In Ait Bou Oulli blickt man auf den Hohen Atlas, Marokkos höchstes Gebirge. Foto: Mario Vedder
In Ait Bou Oulli blickt man auf den Hohen Atlas, Marokkos höchstes Gebirge. Foto: Mario Vedder

Immer entlang der RR 302

Das ist tatsächlich seltsam. Anstrengende Tage liegen hinter mir mit viel Fahrerei und jetzt kämpft mein Körper gegen das, was vermutlich ein winzig kleiner Tropfen verunreinigtes Wasser angerichtet hat, meine Knochen schmerzen von der Fahrerei, harmlos an sich, aber nervig und dann die prompte Entschädigung: diese Aussicht, dieses Panorama. Ich fahre entlang der RR 302, schraube mich langsam hoch, der Pass geht über den Hohen Atlas, mein Ziel ist das Rosental.

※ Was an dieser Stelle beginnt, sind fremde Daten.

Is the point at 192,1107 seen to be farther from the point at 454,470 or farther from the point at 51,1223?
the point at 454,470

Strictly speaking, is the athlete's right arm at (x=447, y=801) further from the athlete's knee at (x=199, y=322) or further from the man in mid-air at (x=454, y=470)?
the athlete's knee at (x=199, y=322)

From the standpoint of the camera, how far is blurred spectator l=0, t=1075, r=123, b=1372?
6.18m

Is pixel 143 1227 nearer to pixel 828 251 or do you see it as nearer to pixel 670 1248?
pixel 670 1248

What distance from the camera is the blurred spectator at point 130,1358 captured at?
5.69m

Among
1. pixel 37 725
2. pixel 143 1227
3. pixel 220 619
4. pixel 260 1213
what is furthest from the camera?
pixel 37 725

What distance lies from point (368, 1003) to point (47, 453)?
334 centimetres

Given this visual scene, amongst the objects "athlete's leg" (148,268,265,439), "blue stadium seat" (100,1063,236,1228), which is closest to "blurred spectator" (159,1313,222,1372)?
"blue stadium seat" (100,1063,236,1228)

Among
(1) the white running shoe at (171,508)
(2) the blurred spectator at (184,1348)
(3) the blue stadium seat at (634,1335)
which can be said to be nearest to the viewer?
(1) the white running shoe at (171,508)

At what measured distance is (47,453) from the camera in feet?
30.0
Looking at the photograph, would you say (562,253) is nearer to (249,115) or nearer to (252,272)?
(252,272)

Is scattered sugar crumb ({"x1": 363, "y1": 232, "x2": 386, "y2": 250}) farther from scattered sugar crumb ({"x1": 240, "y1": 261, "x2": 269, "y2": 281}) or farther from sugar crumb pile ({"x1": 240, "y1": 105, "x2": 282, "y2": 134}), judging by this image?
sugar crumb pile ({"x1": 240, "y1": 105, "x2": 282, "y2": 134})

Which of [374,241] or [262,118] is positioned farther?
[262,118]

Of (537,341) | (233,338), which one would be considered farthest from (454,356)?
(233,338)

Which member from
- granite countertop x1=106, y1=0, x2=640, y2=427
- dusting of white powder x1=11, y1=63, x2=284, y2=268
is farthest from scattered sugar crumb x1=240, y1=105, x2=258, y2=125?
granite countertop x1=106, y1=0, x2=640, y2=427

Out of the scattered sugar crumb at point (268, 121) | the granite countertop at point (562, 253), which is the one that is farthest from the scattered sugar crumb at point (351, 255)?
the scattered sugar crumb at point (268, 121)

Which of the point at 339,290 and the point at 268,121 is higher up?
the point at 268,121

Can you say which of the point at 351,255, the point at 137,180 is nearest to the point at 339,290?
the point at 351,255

Von Tabant im Glücklichen Tal geht es über den Hohen Atlas. Foto: Mario Vedder
Von Tabant im Glücklichen Tal geht es über den Hohen Atlas. Foto: Mario Vedder

Blick auf das majestätische M-Goun-Massiv

Ein alter Mann lächelt mir zu, hebt die Hand zum Gruß, ich drossele die Geschwindigkeit, lasse die Himalayan ganz langsam an ihm und dem Esel vorbei rollen, wir sind inzwischen schon hoch oben im Hohen Atlas, das war vermutlich mein letzter menschlicher Kontakt für längere Zeit. Stimmt, ab jetzt kreuzen nur noch ein paar Ziegen den Weg, und anfangs noch Schafe. Die Landschaft wird karger und karger, der harte Fels dominiert Blick und Gemüt. Und nach einer scharfen Kehre  dann der Anblick des majestätischen M-Goun-Massivs, einer längeren Gipfelkette, am höchsten Punkt 4071 Meter hoch.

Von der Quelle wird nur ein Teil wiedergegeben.